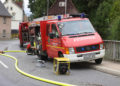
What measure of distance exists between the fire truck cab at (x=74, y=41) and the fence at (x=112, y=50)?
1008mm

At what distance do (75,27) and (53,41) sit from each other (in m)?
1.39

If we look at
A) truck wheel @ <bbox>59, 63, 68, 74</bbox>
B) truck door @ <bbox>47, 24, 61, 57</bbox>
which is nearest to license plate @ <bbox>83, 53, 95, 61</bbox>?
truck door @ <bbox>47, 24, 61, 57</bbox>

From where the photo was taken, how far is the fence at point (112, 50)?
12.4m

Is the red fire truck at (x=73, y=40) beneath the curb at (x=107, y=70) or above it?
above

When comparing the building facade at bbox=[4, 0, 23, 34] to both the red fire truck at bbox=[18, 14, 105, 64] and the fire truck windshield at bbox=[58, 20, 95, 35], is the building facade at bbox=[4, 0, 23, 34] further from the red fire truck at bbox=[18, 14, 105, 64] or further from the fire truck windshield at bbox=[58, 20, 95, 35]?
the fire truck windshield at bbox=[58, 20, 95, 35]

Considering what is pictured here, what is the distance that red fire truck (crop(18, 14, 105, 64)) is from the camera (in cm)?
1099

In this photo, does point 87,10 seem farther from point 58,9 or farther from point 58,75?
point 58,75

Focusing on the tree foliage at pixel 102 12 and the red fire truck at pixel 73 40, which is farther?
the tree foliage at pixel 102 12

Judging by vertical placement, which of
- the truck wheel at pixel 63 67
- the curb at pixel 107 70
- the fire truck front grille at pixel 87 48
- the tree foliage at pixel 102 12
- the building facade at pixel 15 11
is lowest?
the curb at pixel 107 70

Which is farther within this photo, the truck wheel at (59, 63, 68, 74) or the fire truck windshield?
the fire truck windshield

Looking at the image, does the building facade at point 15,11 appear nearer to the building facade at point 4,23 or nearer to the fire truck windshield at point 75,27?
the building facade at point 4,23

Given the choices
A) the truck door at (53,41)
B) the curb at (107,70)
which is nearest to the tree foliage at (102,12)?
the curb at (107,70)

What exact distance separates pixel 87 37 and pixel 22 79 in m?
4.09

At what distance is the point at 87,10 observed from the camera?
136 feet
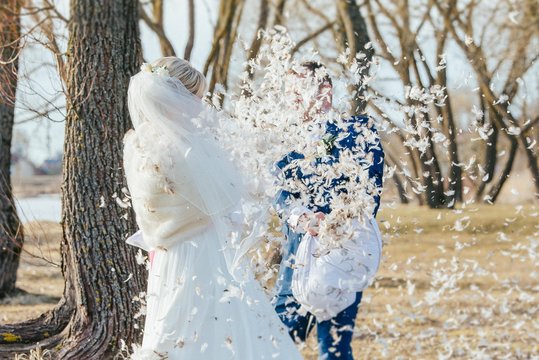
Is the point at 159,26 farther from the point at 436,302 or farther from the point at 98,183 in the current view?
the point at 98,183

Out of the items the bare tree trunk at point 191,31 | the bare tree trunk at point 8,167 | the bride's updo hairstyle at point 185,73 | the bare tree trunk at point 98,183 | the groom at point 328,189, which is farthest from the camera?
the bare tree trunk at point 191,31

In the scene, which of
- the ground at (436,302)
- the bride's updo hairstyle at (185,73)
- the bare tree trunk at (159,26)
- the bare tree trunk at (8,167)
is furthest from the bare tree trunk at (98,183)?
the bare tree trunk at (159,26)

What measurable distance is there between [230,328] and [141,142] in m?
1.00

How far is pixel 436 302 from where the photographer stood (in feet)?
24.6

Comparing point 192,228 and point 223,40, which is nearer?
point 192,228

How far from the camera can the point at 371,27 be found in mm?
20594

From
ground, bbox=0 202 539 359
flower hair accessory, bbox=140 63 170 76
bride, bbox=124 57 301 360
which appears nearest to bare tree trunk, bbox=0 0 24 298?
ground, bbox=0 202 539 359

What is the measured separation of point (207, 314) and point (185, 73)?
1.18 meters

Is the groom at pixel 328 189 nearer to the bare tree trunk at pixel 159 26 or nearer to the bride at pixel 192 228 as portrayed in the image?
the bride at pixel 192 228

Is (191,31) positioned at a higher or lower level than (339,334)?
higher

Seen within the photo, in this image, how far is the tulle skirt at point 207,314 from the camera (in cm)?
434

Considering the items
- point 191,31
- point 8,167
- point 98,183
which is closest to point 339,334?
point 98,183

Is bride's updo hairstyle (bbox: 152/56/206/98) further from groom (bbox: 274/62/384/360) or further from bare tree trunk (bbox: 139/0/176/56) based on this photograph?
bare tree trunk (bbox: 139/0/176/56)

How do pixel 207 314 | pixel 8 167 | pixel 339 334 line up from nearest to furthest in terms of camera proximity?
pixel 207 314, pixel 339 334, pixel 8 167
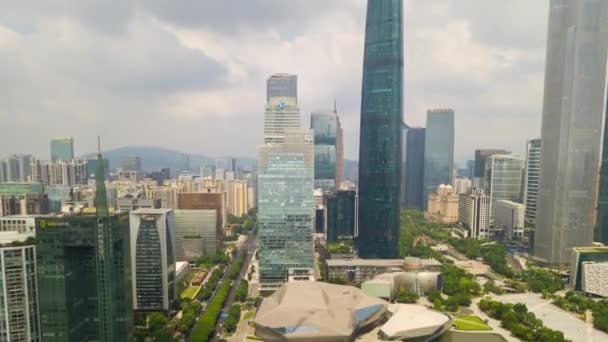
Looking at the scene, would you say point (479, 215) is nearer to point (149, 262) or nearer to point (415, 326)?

•••

■ EXERCISE TASK
Return everything from the line containing "Comparing point 192,228" down to the end of the records, unchanged. Leave the pictures out.

■ ANSWER
Comparing point 192,228 and point 223,40, which is nearer?
point 192,228

How far from the camera can the point at 371,27 be found in mm?
20594

From
ground, bbox=0 202 539 359
flower hair accessory, bbox=140 63 170 76
bride, bbox=124 57 301 360
which appears nearest to bare tree trunk, bbox=0 0 24 298?
ground, bbox=0 202 539 359

What is the measured separation of point (207, 314) and point (185, 73)?
1.18 meters

Is the groom at pixel 328 189 nearer to the bare tree trunk at pixel 159 26 or nearer to the bride at pixel 192 228 as portrayed in the image?
the bride at pixel 192 228

Is (191,31) positioned at a higher or lower level than (339,334)?
higher

Seen within the photo, in this image, how far is the tulle skirt at point 207,314 from the camera (in cm)?
434

Considering the items
- point 191,31
- point 8,167
- point 98,183
which is closest to point 339,334?
point 98,183

Is bride's updo hairstyle (bbox: 152/56/206/98) further from groom (bbox: 274/62/384/360) or further from bare tree trunk (bbox: 139/0/176/56) based on this photograph?
bare tree trunk (bbox: 139/0/176/56)

How do pixel 207 314 | pixel 8 167 | pixel 339 334 line up from nearest to furthest in terms of camera proximity?
pixel 207 314, pixel 339 334, pixel 8 167
Looking at the scene, would you say point (479, 215) is nearer to point (149, 262) or nearer to point (415, 326)?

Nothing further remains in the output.